*** Opening of DATA ***

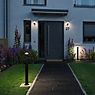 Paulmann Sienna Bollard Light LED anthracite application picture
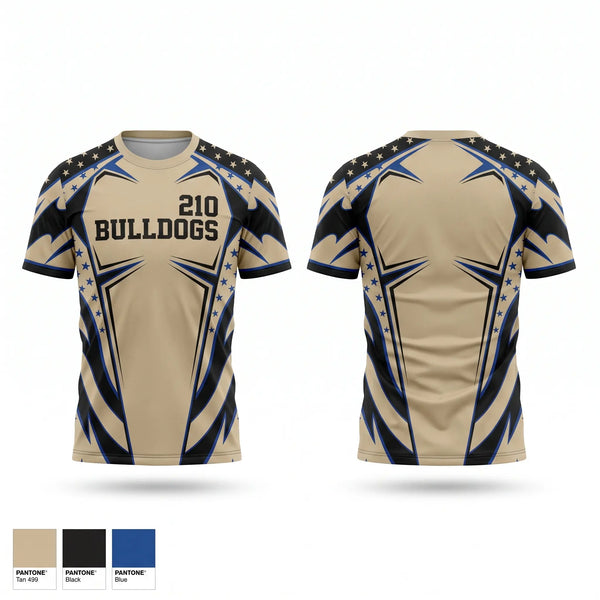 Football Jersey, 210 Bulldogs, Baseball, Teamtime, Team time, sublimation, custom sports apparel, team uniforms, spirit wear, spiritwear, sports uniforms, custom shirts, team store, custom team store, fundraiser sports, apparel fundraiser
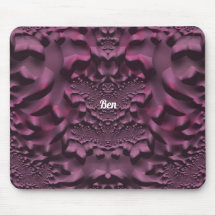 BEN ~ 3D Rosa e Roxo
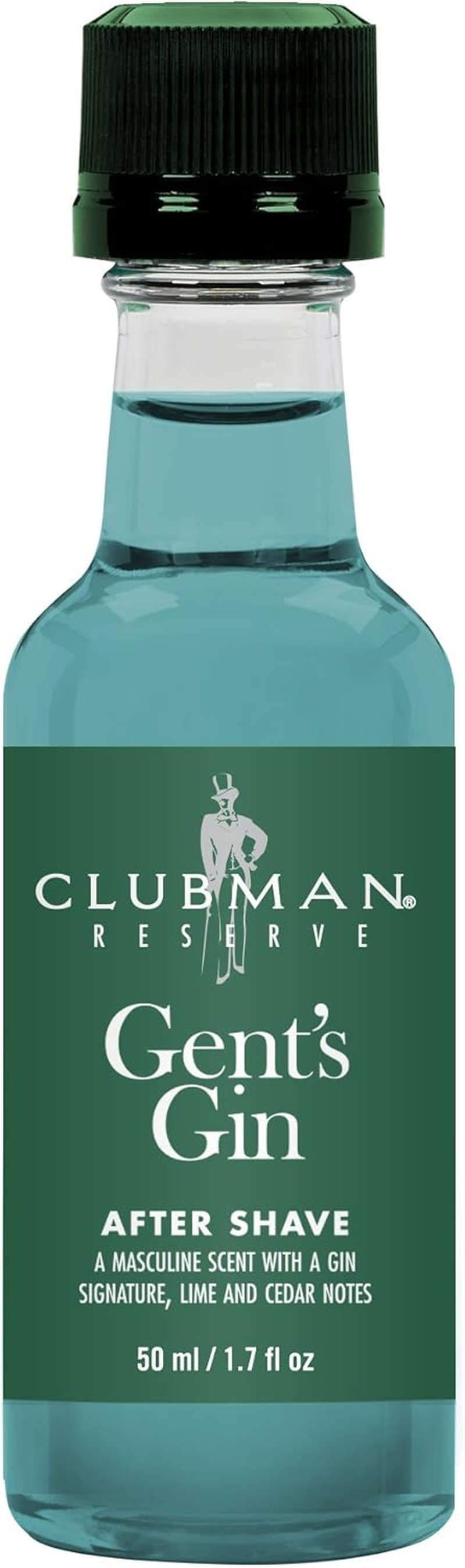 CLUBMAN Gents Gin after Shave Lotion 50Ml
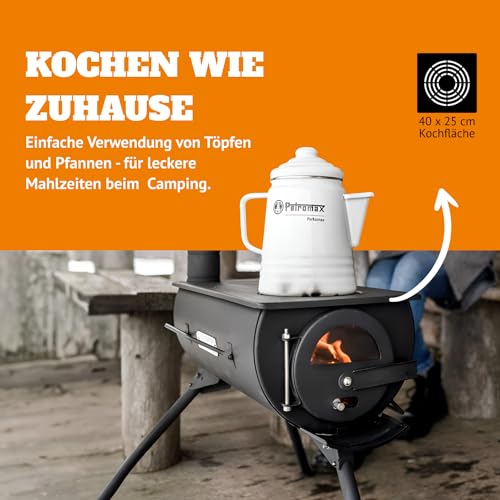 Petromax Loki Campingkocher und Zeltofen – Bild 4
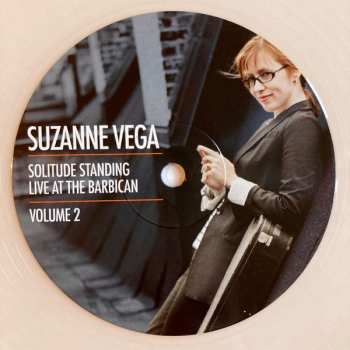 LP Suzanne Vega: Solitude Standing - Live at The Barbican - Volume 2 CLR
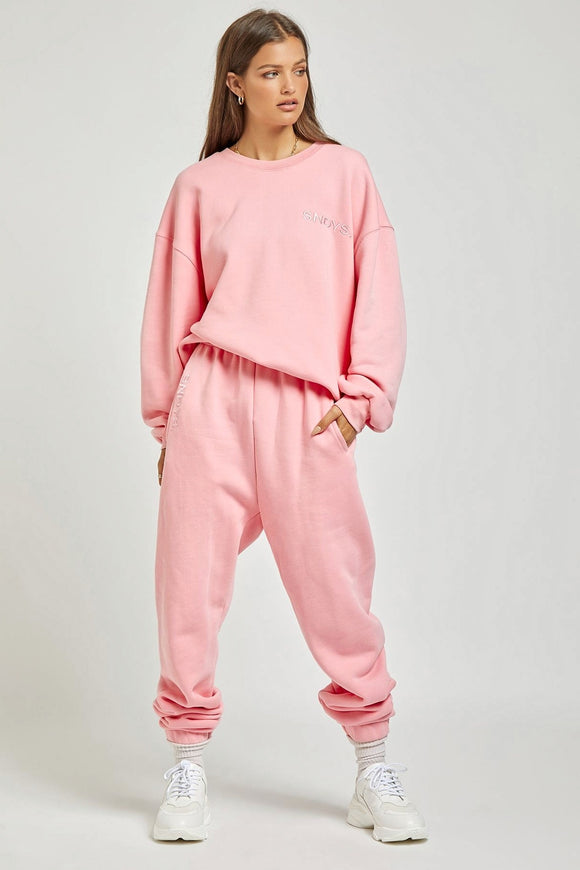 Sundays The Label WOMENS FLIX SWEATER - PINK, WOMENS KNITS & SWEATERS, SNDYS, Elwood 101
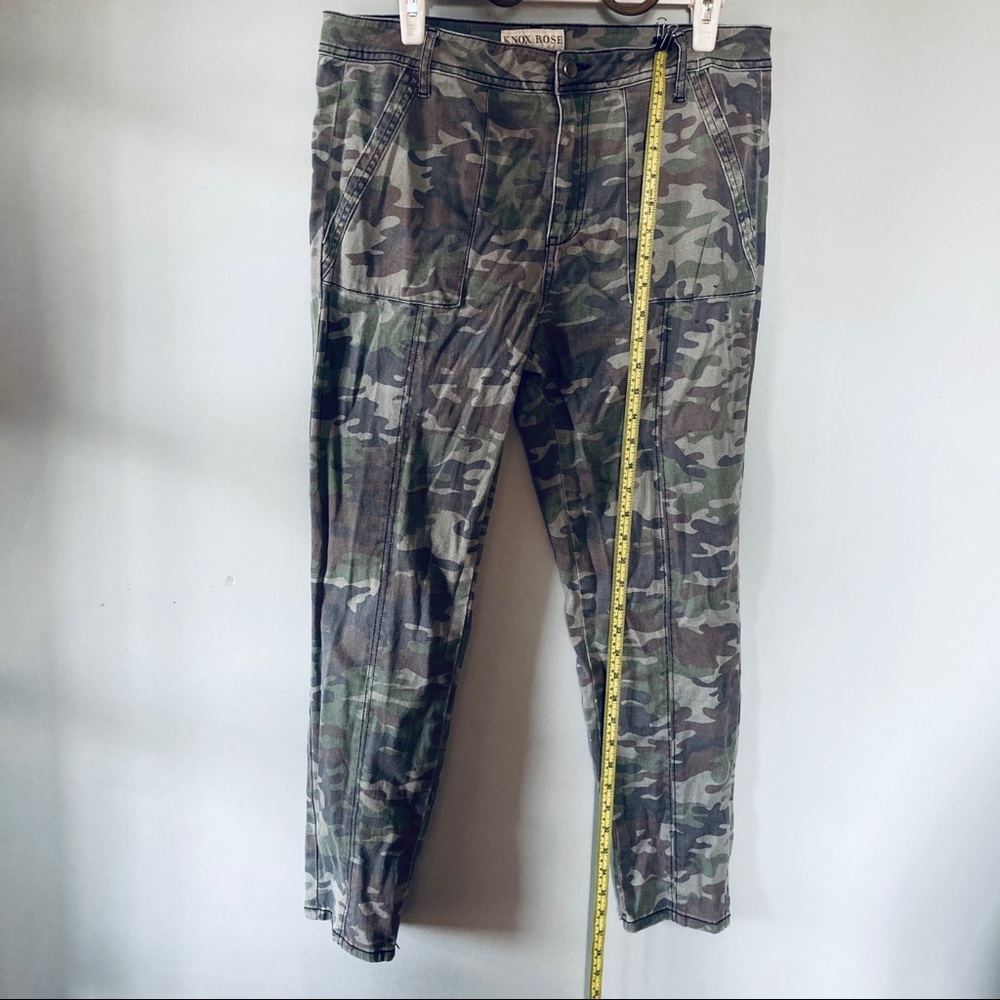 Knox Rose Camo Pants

*** Close of DATA ***
*** Opening of DATA ***

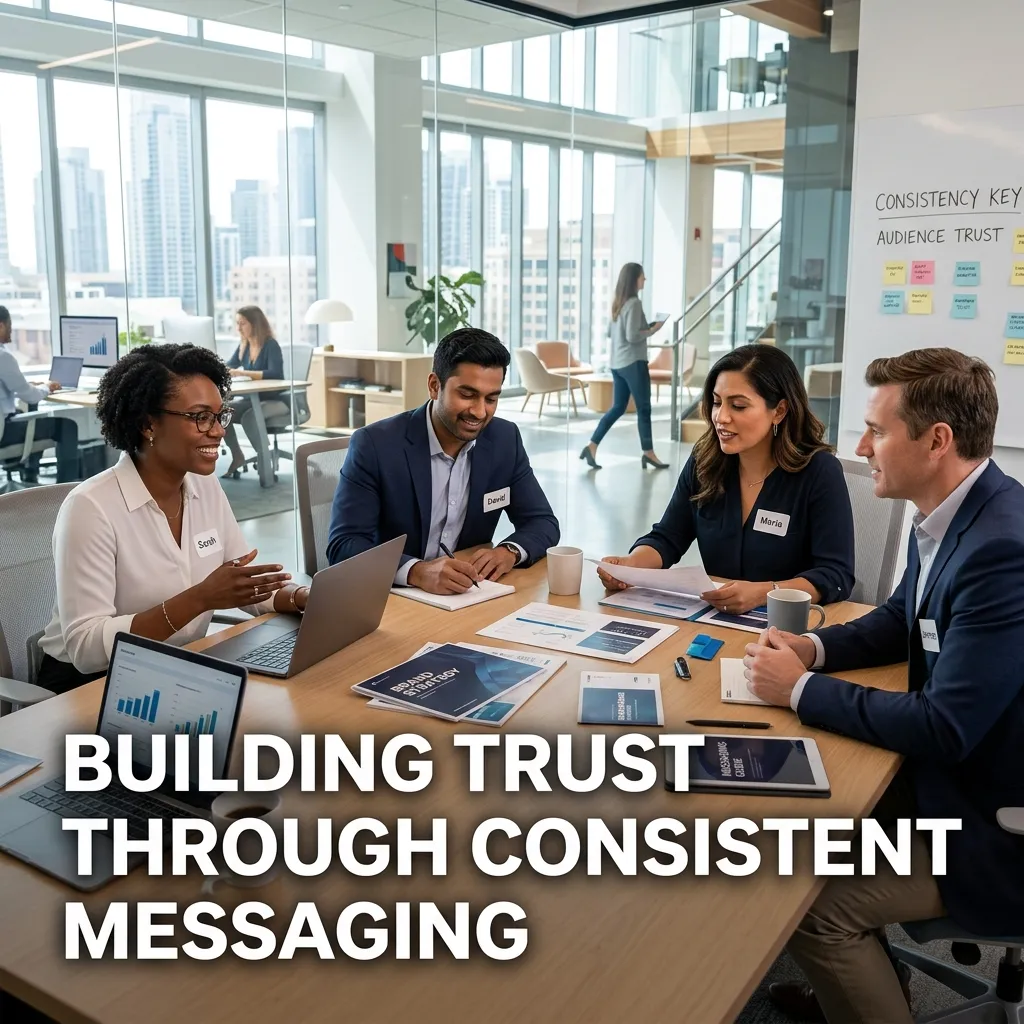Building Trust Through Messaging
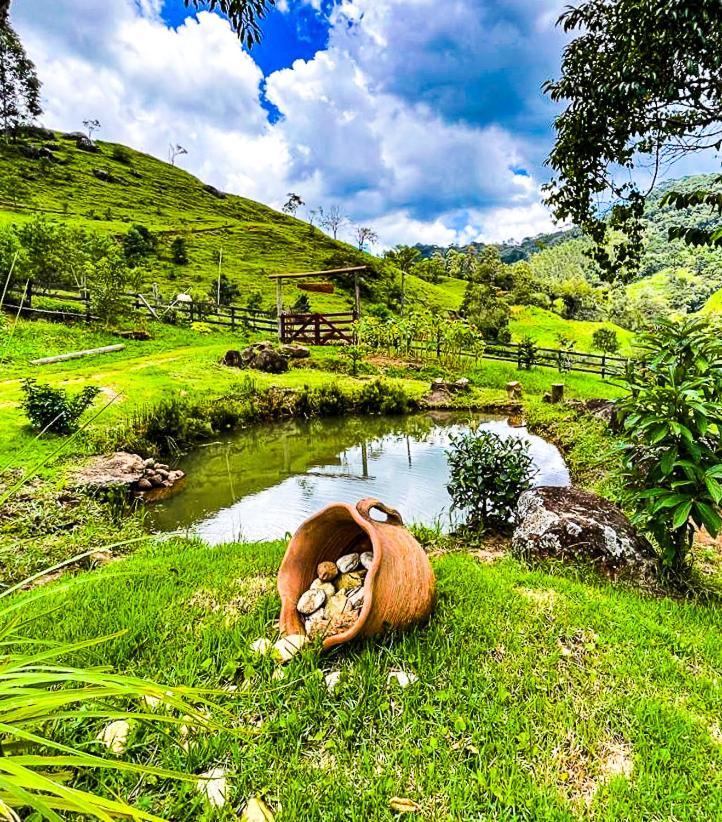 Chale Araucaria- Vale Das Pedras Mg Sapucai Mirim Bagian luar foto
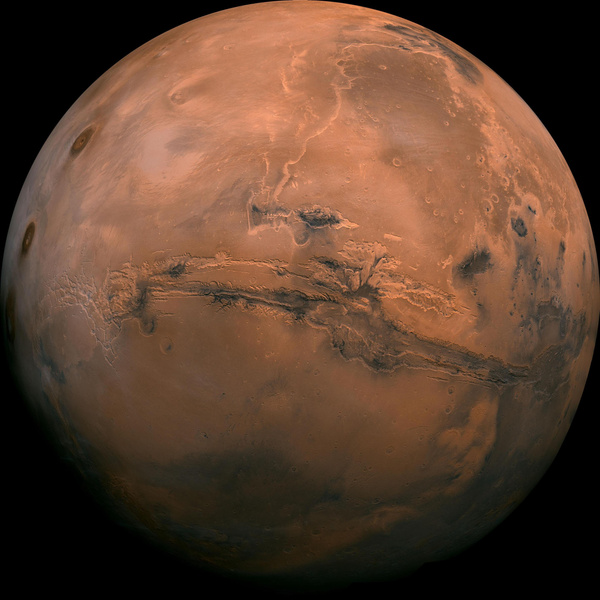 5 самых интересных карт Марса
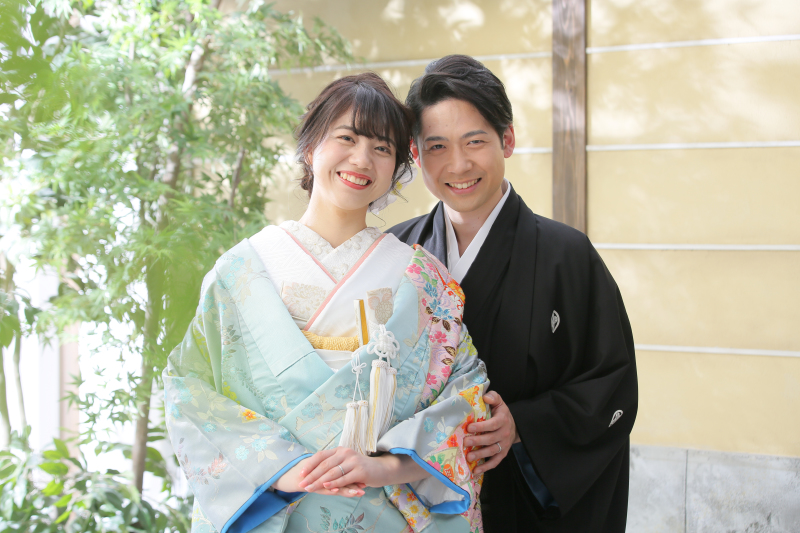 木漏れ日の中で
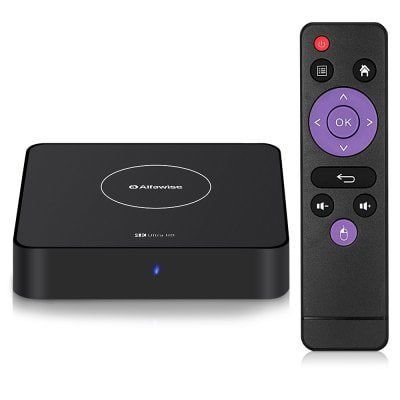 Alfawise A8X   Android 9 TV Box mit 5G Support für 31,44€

*** Close of DATA ***
*** Opening of DATA ***

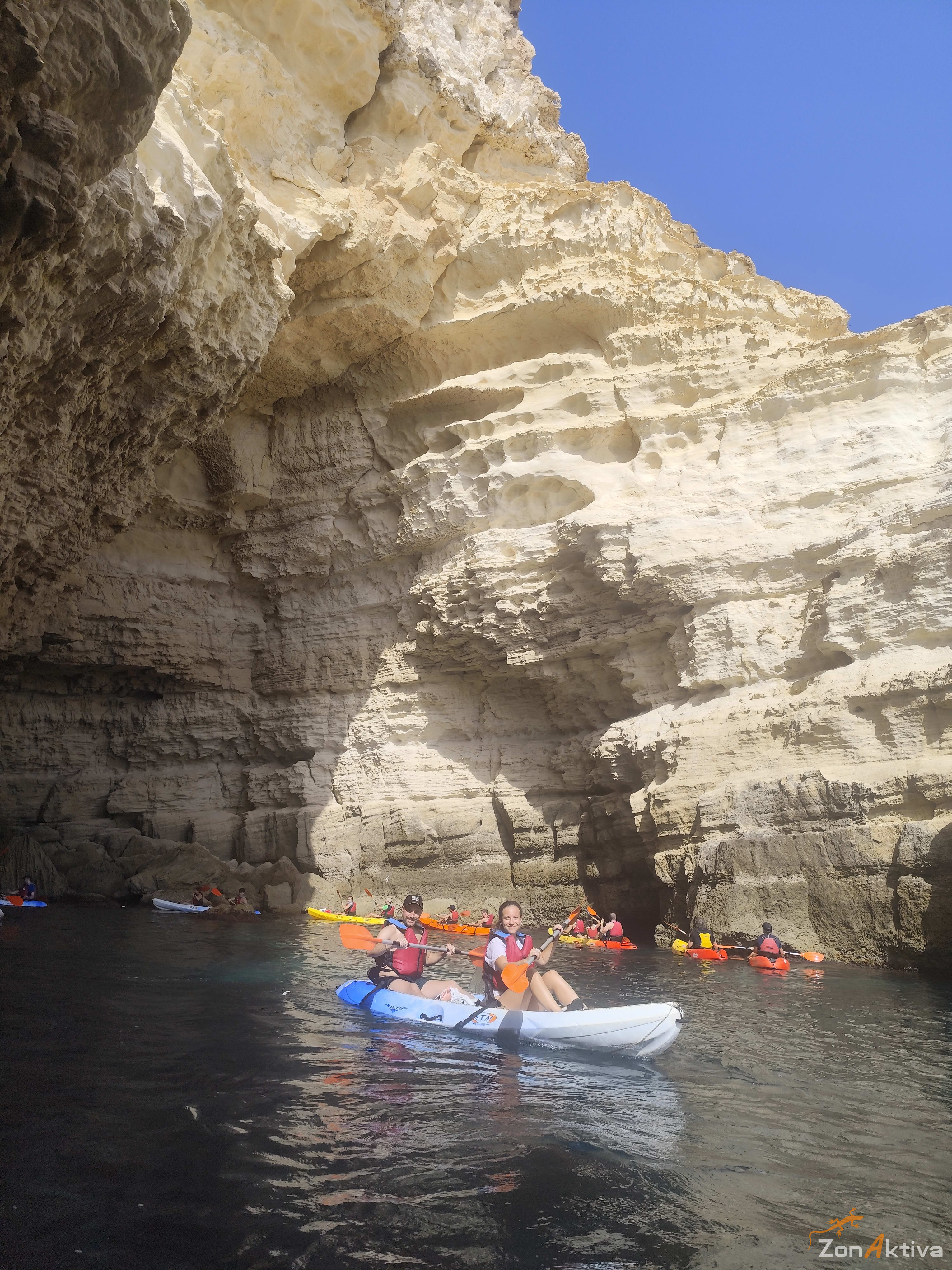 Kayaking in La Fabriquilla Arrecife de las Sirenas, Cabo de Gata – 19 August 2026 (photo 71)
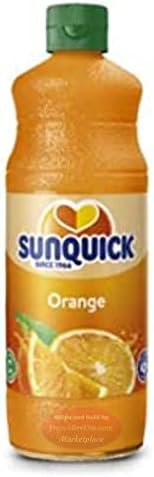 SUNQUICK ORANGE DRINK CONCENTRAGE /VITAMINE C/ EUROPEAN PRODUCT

*** Close of DATA ***

Could you return, word for word, every line of the material from the one containing "Paulmann Sienna Bollard" down to the one containing "Knox Rose Camo Pants", including both of those lines and leaving out the pictures?

 Paulmann Sienna Bollard Light LED anthracite application picture
 Football Jersey, 210 Bulldogs, Baseball, Teamtime, Team time, sublimation, custom sports apparel, team uniforms, spirit wear, spiritwear, sports uniforms, custom shirts, team store, custom team store, fundraiser sports, apparel fundraiser
 BEN ~ 3D Rosa e Roxo
 CLUBMAN Gents Gin after Shave Lotion 50Ml
 Petromax Loki Campingkocher und Zeltofen – Bild 4
 LP Suzanne Vega: Solitude Standing - Live at The Barbican - Volume 2 CLR
 Sundays The Label WOMENS FLIX SWEATER - PINK, WOMENS KNITS & SWEATERS, SNDYS, Elwood 101
 Knox Rose Camo Pants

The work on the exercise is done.